**Task:**
Can you extract, word for word, the stretch from "Ascol highlighted the" through "significant leftward slide." in the article on the Southern Baptist Convention presidential race?

**Document excerpt:**
Some of the concerns Ascol and churches like his have brought up in recent years include claims that SBC seminary faculty encouraged students to identify their white privilege and the 2019 SBC resolutions committee’s decision to classify CRT as an “analytical tool” that can “explain how race has and continues to function in society.”
The SBC is known for being one of the last bastions of doctrinal conservatism in the U.S., and the financial gifts of its individual churches provide it a nearly $400-million budget annually. Among the ministries that money funds are Southern Baptist seminaries, which educate about 33 percent of seminary graduates in the U.S., including pastors who go on to serve in other denominations. This means the SBC’s reach goes far beyond its own theological sphere. With the largest Protestant missions organization in the world in its fold, its influence even goes beyond America’s borders, which in part explains why last year’s convention was extensively covered by The New York Times, The Washington Post, The New Yorker, The Atlantic, NPR, CNN, and MSNBC, all of which implied or outright stated the conservative side was motivated by racial prejudice.
Ascol will be running against the only other pastor put forward for the SBC presidency so far, Willy Rice of Clearwater, Florida.
While Rice, who is a current trustee for the North American Mission Board, is largely viewed as a midddle-way candidate, some parts of his record have conservatives worried. They point to an article Rice wrote comparing some Trump voters to idolaters that has since disappeared from his church’s web site but was preserved by Internet Archive.
In it, Rice wrote that while he doesn’t condemn the 70 million Americans who chose to vote for Donald Trump in the last presidential election, he is concerned about their reasoning. “Inarguably white evangelicals overwhelmingly supported the President, both fueling his rise to power and enthusiastically wanting his administration to continue,” he said. “There are defensible reasons for that position, but there are grave concerns about what unhealthy political passions in this recent season have revealed about the state of the church in America.”
Rice went on to say that God never called U.S. Christians to “Make America Great Again” and, in a reference that seemed to equate the evangelical Trump voters of whom he was writing with the most notorious January 6 rioter, self-proclaimed “shaman” Jake Angeli, he said it was time for such Christians to “put away [their] Viking helmet[s].”
Critics also point out that during protests over the death of George Floyd in the summer of 2020, Rice held a race panel at his church where a panelist uncritically cited the secular book “White Fragility,” by noted CRT proponent Robin DiAngelo.
In announcing his willingness to accept a nomination to the SBC presidency, Rice said that he intends to address the issue of doctrinal drift but also the lack of unity within the denomination. “Debates create the pressure to retreat into tribes often defined by secular forces and unspiritual voices. We should be able to debate nuanced issues with temperance, civility, and charity,” Rice said.
Ascol said he doesn’t see himself as running against Rice.
“I’m not running against him because I don’t really know him,” Ascol told The Daily Wire. That said, he argues that since Rice has already held multiple prominent positions within the SBC for years and offered little resistance to the current trajectory, he doubts Rice will provide the kind of change the SBC needs. “I think he’s going to go along with the direction we’ve had the last four or five years. And I don’t think that’s a healthy thing.”
Ascol highlighted the fact that the SBC has been around for 177 years and came back from the brink of liberalism in the 1980s. Then, the denomination famously saw a conservative resurgence that made it one of the only cultural institutions in American history to move back to the right after a significant leftward slide.
“We’ve done a lot of good spreading the gospel around the world. We’ve been made Christ known in hard places,” Ascol said. “Our agencies, institutions have done a ton of good, too. But they need to be shepherded. They need to be guarded and protected.”

**Input data:**
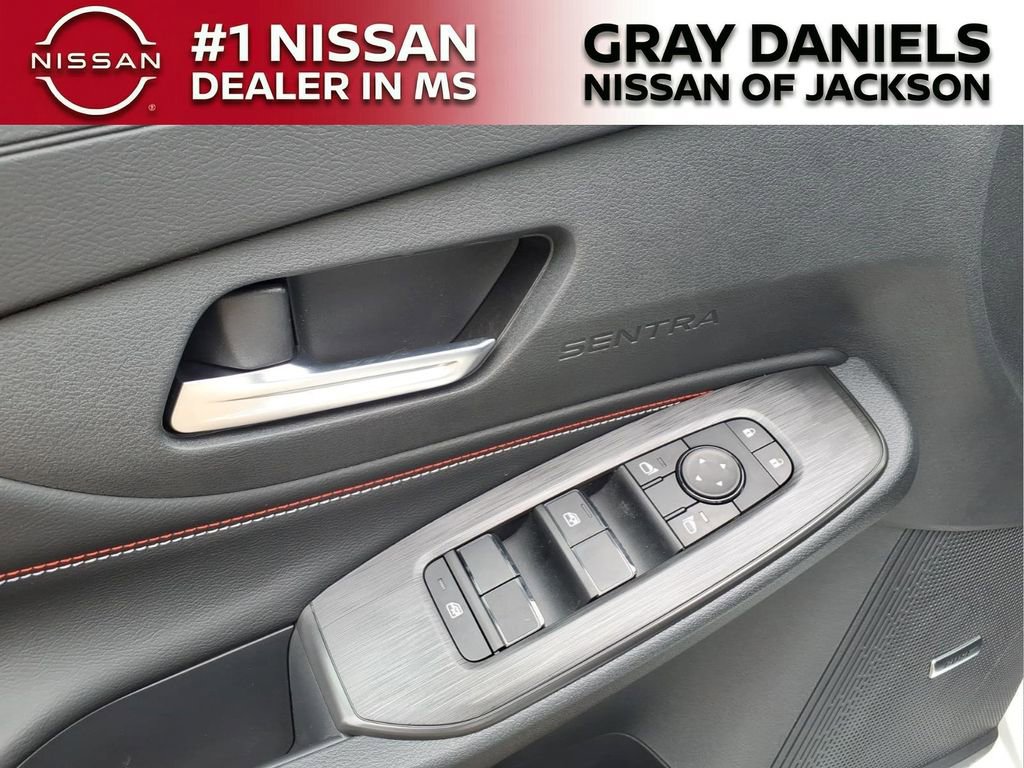 New 2026 Nissan Sentra SR w/ SR Premium Package FWD image 10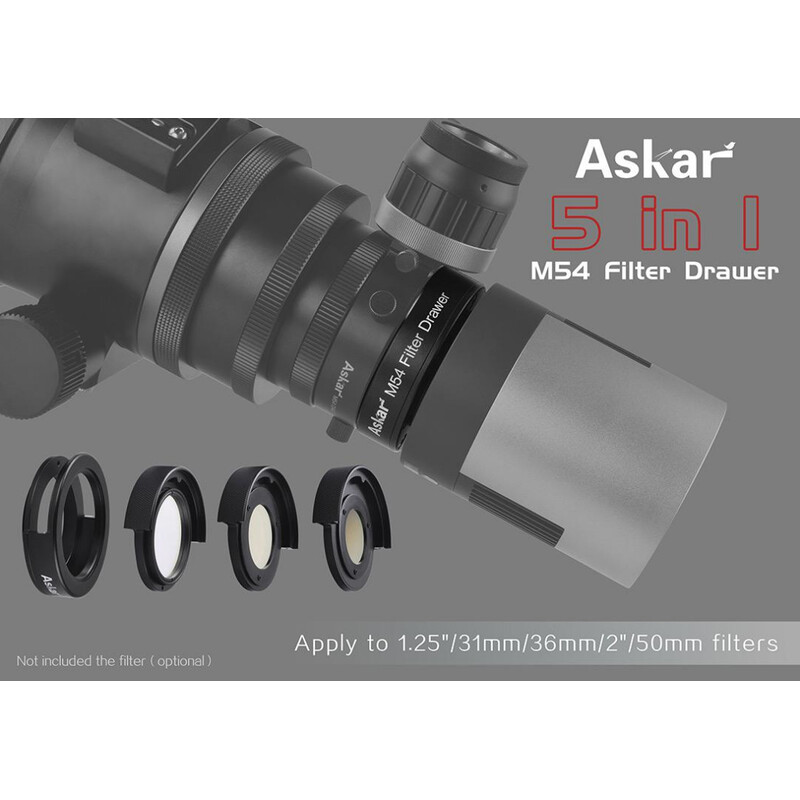 Askar Sertar pentru filtre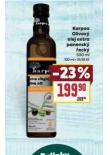 KARPEA OLIVOV OLEJ EXTRA PANENSK ECK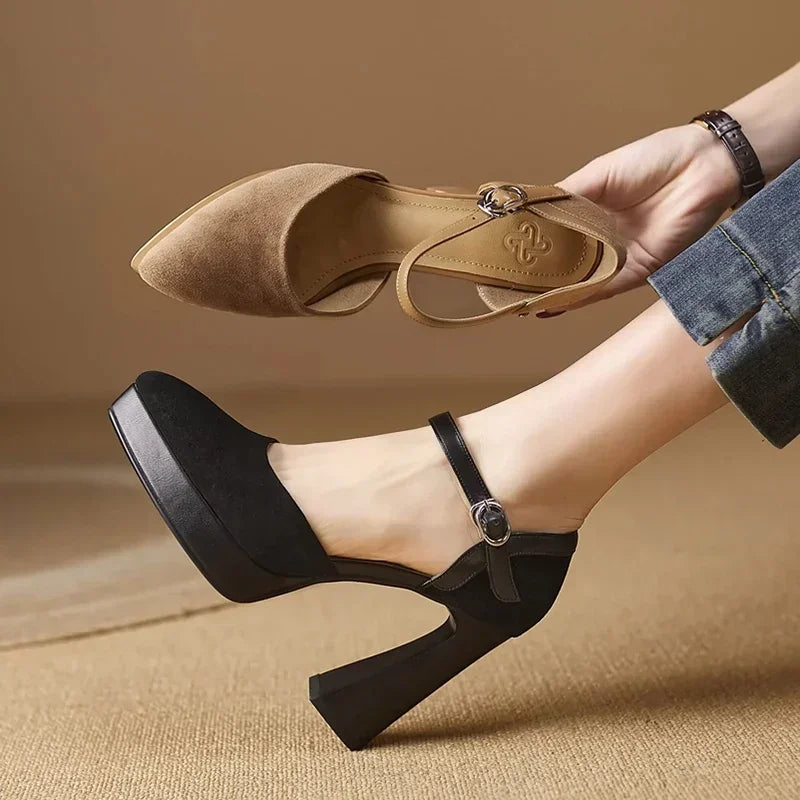 Jamie | Celeste Elegant Pumps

**Response for this exercise:**
Ascol highlighted the fact that the SBC has been around for 177 years and came back from the brink of liberalism in the 1980s. Then, the denomination famously saw a conservative resurgence that made it one of the only cultural institutions in American history to move back to the right after a significant leftward slide.